**EXTRACTED ENTRIES**
=======

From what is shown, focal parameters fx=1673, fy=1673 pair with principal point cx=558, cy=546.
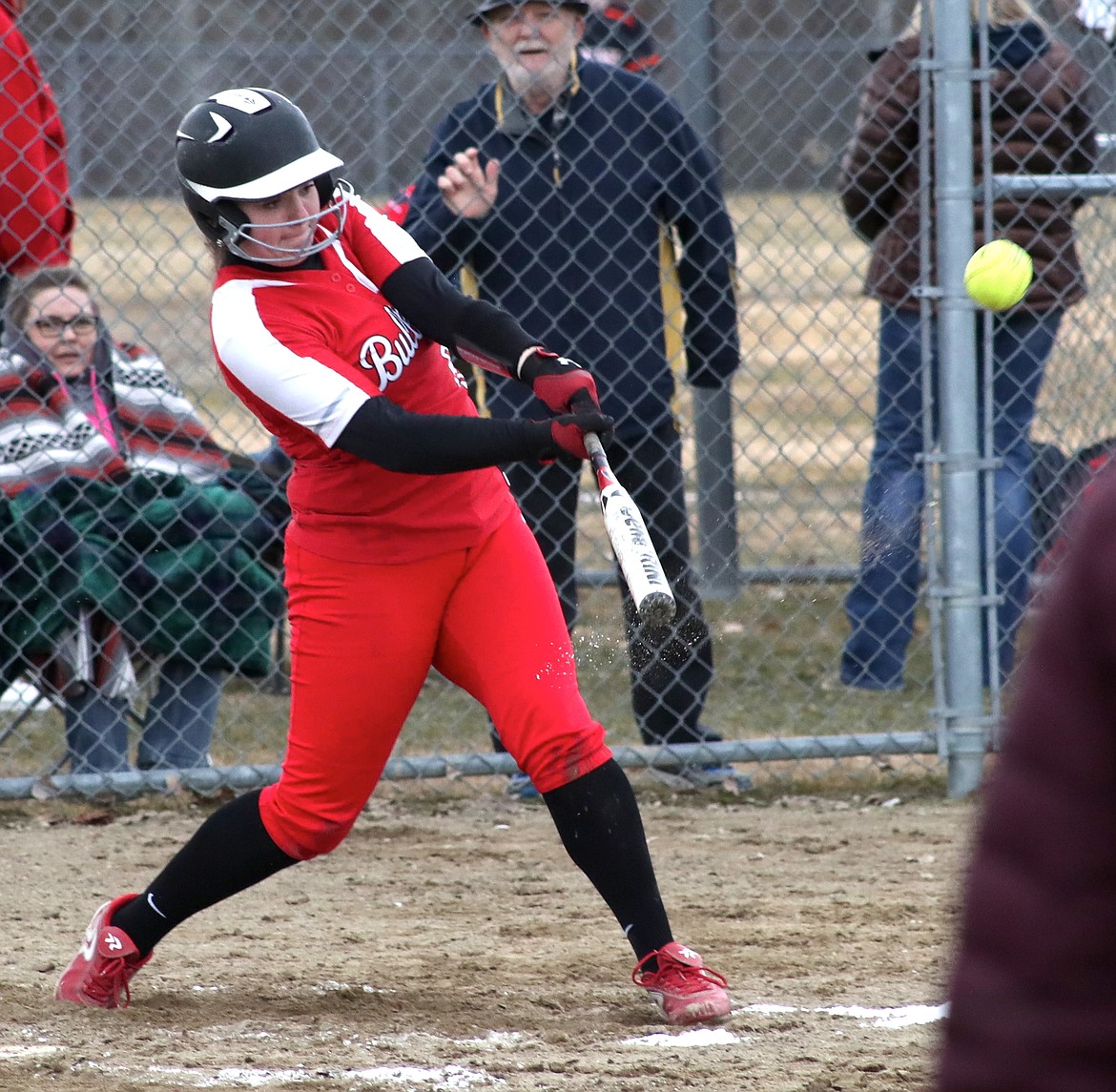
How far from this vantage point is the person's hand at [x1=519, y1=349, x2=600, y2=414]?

=======

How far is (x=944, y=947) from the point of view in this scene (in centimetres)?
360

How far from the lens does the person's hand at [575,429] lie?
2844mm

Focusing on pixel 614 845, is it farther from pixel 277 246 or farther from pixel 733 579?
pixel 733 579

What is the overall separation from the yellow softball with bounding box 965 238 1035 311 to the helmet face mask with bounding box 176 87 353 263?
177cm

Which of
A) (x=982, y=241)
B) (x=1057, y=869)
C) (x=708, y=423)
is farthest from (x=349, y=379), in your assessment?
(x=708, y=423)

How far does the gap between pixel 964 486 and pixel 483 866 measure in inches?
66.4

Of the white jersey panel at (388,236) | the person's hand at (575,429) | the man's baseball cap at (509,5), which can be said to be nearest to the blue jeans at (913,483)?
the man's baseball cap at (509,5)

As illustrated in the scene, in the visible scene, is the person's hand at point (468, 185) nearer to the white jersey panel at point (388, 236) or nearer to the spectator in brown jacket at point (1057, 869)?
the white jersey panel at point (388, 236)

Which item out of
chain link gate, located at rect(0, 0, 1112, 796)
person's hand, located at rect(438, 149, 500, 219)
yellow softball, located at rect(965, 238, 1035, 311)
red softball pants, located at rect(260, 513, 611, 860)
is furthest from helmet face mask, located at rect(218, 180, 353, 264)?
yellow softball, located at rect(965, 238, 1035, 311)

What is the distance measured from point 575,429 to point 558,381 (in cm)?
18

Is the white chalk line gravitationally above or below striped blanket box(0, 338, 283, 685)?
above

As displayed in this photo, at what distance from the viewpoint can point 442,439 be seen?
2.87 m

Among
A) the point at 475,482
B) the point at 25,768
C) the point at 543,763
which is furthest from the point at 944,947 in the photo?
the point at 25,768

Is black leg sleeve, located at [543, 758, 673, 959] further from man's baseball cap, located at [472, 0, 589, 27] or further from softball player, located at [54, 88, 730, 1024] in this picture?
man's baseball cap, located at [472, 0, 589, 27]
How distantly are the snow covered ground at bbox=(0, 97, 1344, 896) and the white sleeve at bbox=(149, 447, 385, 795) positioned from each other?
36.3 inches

=======

Repeat the records starting with the line containing "From what is" and going on through the line containing "How far from this", leaving the pictures out of your answer.

From what is shown, focal parameters fx=1673, fy=1673 pair with principal point cx=558, cy=546.
How far from this vantage point is the person's hand at [x1=519, y1=349, x2=600, y2=414]?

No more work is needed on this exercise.